Sam Siefkes

Green Bay Packers
- Title: Linebackers coach

Personal information
- Born: August 26, 1991 (age 34) Oconomowoc, Wisconsin, U.S.

Career information
- Position: Cornerback
- High school: Oconomowoc
- College: Wisconsin–La Crosse (2011)

Career history
- Wisconsin–La Crosse (2012–2013) Student assistant; Florida International (2014) Defensive quality control coach; Wisconsin (2015) Graduate assistant; Wisconsin–Platteville (2016–2017) Defensive coordinator; Wofford (2018–2020) Defensive coordinator & linebackers coach; Minnesota Vikings (2021) Defensive quality control coach; Minnesota Vikings (2022) Assistant linebackers coach; Arizona Cardinals (2023–2024) Linebackers coach; Virginia Tech (2025) Defensive coordinator; Green Bay Packers (2026–present) Linebackers coach;

= Sam Siefkes =

American football coach (born 1991)

Sam Siefkes (born August 26, 1991) is an American football coach who is the linebackers coach for the Green Bay Packers of the National Football League (NFL). He previously served as a defensive coordinator at Virginia Tech, a linebackers coach in the NFL for the Arizona Cardinals and Minnesota Vikings and as the defensive coordinator for Wisconsin–Platteville and Wofford.

==Early life==
Siefkes attended Oconomowoc High School, where he played lacrosse.

==College career==
Siefkes played college football at Wisconsin–La Crosse in 2011, but injuries ended his playing career.

==Coaching career==
===Wisconsin–La Crosse===
Siefkes got his first career coaching job in 2012 at his alma mater Wisconsin–La Crosse as a student assistant.

===Air Force===
In 2013, Siefkes served as a Strength and conditioning intern at Air Force.

===Florida International===
In 2014, Siefke served as a volunteer defensive quality control coach under Josh Conklin.

===Wisconsin===
In 2015, Siefkes served as a graduate assistant under defensive coordinator Dave Aranda.

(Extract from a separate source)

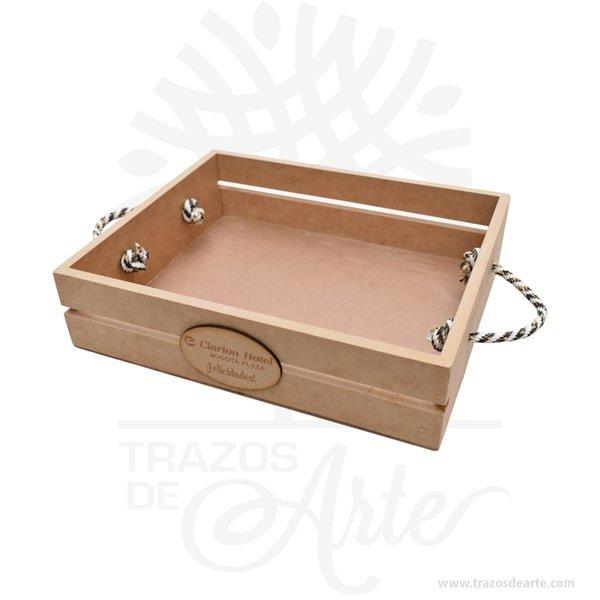 """Caja canasta en madera MDF para regalo de 30 x 20 x 7 cm en crudo, bella canasta guacal rustico ideal para decorar y regalar con múltiples usos entre ellos como ancheta o desayuno sorpresa. Tiene agarradera en lazo. Práctica caja para decorar y regalar, perfecta para los amantes de las manualidades, decoradores de fiestas y bodas. Esta caja de madera de pino es realmente original. No ocupa mucho espacio y será una decoración de su hogar ademas de un excelente organizador. La caja de madera perfeccionará el regalo para la boda, el aniversario, el día de San Valentin u otros eventos. Practica como centro de mesa, mesa de dulces entre otros. La puede encontrar también como caja en MDF, caja decorativa , caja decorativa en madera MDF, cajas de madera para regalo o bandejas desayuno sorpresa, cesta, canasta madera. La caja de madera ha conseguido introducirse en determinados nichos de mercado muy localizados en cuanto a tamaño y producto en los que ha obtenido una gran fidelidad por parte de los compradores. Tenga en cuenta que la madera es un material único, por lo que cuándo lo reciba será similar, no exactamente al de la foto. Caja canasta en madera MDF Material: MDF Color: Natural (crudo) Tamaño: 30 x 20 x 7 cm Fecha estimada de entrega: De 5 a 6 días hábiles (en Bogotá, Medellín, Cali), al resto del país de 7 a 14 días. Recuerda que el tiempo de entrega comienza a partir del momento en que tu pago sea confirmado. Todos los productos son entregados al domicilio que informaste al realizar la compra. Vendido y enviado por: Trazos de Arte. Envío rápido y seguro. No incluye domicilio. Personalización Realiza un pedido personalizado, podemos agregar lo que desees, como nombre, fecha, frase, logotipo, imagen o empaque regalo. Ofrecemos: Grabado por láser, grabado CNC Router, sublimado o papel adhesivo, el precio varía según el tipo de personalización que desees, encontrarás más información en """"Servicios""""en nuestro menú secundario. Si deseas cotizar o tienes preguntas presi"""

===Wisconsin–Platteville===
Siefkes was the defensive coordinator for Wisconsin–Platteville in 2016 and 2017. In 2016, the Pioneers made their second playoff appearance in the past four years. In 2017, the Pioneers defense gave up only 18.9 points per game and recorded three shutouts.

===Wofford===
Siefkes was the defensive coordinator at Wofford, replacing Shiel Wood, from 2018 to 2020. In 2018, the Terriers defense won the Southern Conference Championship and was ranked first in the conference in total defense, scoring defense, passing defense and rushing defense. In the FCS, they ranked 12th in total defense and 8th in scoring defense. In 2019, the Terriers finished with the No. 20 FCS defense and the top defense in the Southern Conference and won the Southern Conference Championship again. Wofford was ranked first in the conference in total defense and rushing defense.

In 2020, the FCS regular season and postseason were impacted by the COVID-19 pandemic in the United States. Several FCS conferences, including the Southern Conference, moved their scheduled games from the fall of 2020 to the spring of 2021. In Fall 2020, Siefkes prepared the Terrier defensive for their Spring 2021 season, but was hired by the Vikings before the spring season started.

===Minnesota Vikings===
On February 9, 2021, the Minnesota Vikings hired Siefkes as a defensive quality control coach. In 2022, he became the assistant linebackers coach.

===Arizona Cardinals===
On February 23, 2023, the Arizona Cardinals hired Siefkes as linebackers coach.

===Virginia Tech===
On January 27, 2025 Virginia Tech announced that they hired Siefkes as defensive coordinator, who replaced Chris Marve. Under Marve, the Hokies finished No. 57 nationally in total defense in 2024.

===Green Bay Packers===
Siefkes' home-state team, the Green Bay Packers, hired him on January 29, 2026 to work under Jonathan Gannon as the team's linebackers coach.

==Personal life==
Siefkes is married with one daughter. He earned a bachelor's degree in exercise and sports science from at Wisconsin–La Crosse and a master's degree in educational leadership and policy analysis (intercollegiate athletic administration) from the University of Wisconsin-Madison.